Она всех собою обволакивает. Да и прикиньте – сколько их здесь, знаменитостей? Раз, два и обчелся, товар штучный. (Хотя, с другой стороны – ситуация проживания в крошечном замкнутом обществе чревата обветшанием имиджа. Пропадает куда-то у восторженных масс пиетет, дистанция. Большое, как известно, видится на расстоянии, а расстояния-то здесь кот наплакал, из конца в конец страны на автобусе пять-то часиков. Поневоле большое раздражает, загромождает, хочется его отодвинуть, задвинуть в угол, наконец, отдать кому-нибудь, сирийцам что ли…)
Иногда вот задумаешься и даже испугаешься: а чего ж она, Ангел-Рая, в конце концов хочет? Ну не миром же, в самом деле, править? Хотя, еще пару-тройку таких вот ангелов… и чем вам не заговор сионских мудрецов? Кроме шуток. Зайдешь к ней по соседству – она, лапонька, сидит на краешке дивана, в халатике, старательно красит перед зеркалом ресницы и светло так говорит: «А у нас вчера было открытие „Клуба любителей оперы“. Правда, здорово, мась? – снимет мизинцем с ресницы излишек туши и добавит: – Я люблю, когда всем хорошо… Главное, чтоб людям было куда прийти».

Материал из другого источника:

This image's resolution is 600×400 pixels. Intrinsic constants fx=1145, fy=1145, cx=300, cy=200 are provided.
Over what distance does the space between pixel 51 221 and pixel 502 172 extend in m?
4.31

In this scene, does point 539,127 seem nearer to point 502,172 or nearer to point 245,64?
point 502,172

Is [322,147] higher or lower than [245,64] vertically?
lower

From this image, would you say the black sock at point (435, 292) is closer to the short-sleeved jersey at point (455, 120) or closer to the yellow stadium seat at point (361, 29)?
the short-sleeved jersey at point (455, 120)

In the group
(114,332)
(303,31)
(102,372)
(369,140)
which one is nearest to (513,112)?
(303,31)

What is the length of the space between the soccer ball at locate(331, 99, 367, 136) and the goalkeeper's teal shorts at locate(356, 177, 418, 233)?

Загадка. Вот как хотите – загадка!
Писательница N. выпила воды из крана – о, какая мерзкая вода в этой земле, текущей молоком и медом!.. – раскрыла тетрадь и написала: «Ангел-Рая. Крошка недюжинного, государственного ума. Женщина-учреждение. Канает под кошечку. Ходит, вертит задом – настоящим задом старинной ручной работы. Сейчас таких не делают. Сейчас редко встретишь женщину со столь добротным обоснованием всего сущего на земле… Вообще – Ангел с нежнейшим голосом. Любит быть в курсе не то что всех событий и веяний, но стоять у истоков, зачинать, держать в руках нити, поворачивать штурвал, греть под крылом, высиживать, сладко интриговать, нежно, небольно убивать соперника, да и не убивать вовсе (что это я!), а растворять в некоем вязком сиропе, тихо помешивая ложкой варево. Напевая при этом колыбельную песнь. Обладает способностью возникать одновременно в нескольких местах».
Зазвонил телефон. Опять она забыла отключить это проклятье цивилизации! Ну, подойти или не подходить?
Она пропустила звонка два-три, надеясь, что муж сжалится над ней, подойдет к телефону и защитит, отгонит, как комара-кровососа, очередного знакомого-приятеля-автора-старушку.
Конечно, не подошел, эгоист несчастный.
Телефон звонил. Она притащилась в комнату и сняла трубку.
– Мамка! Только не перебивай и не пугайся! – торопливо и жалко, и как-то сдавленно проговорил ей в ухо, и – как ей показалось – прямо в больной мозг – голос старшего сына. Она рухнула в кресло рядом с телефонной тумбочкой.
– Где ты?! – спросила она.
– Только не кричи… я сбежал из армии… Все, надоело! Я… я не хочу… эти проклятые грузовики… я не могу… я ему сказал, что…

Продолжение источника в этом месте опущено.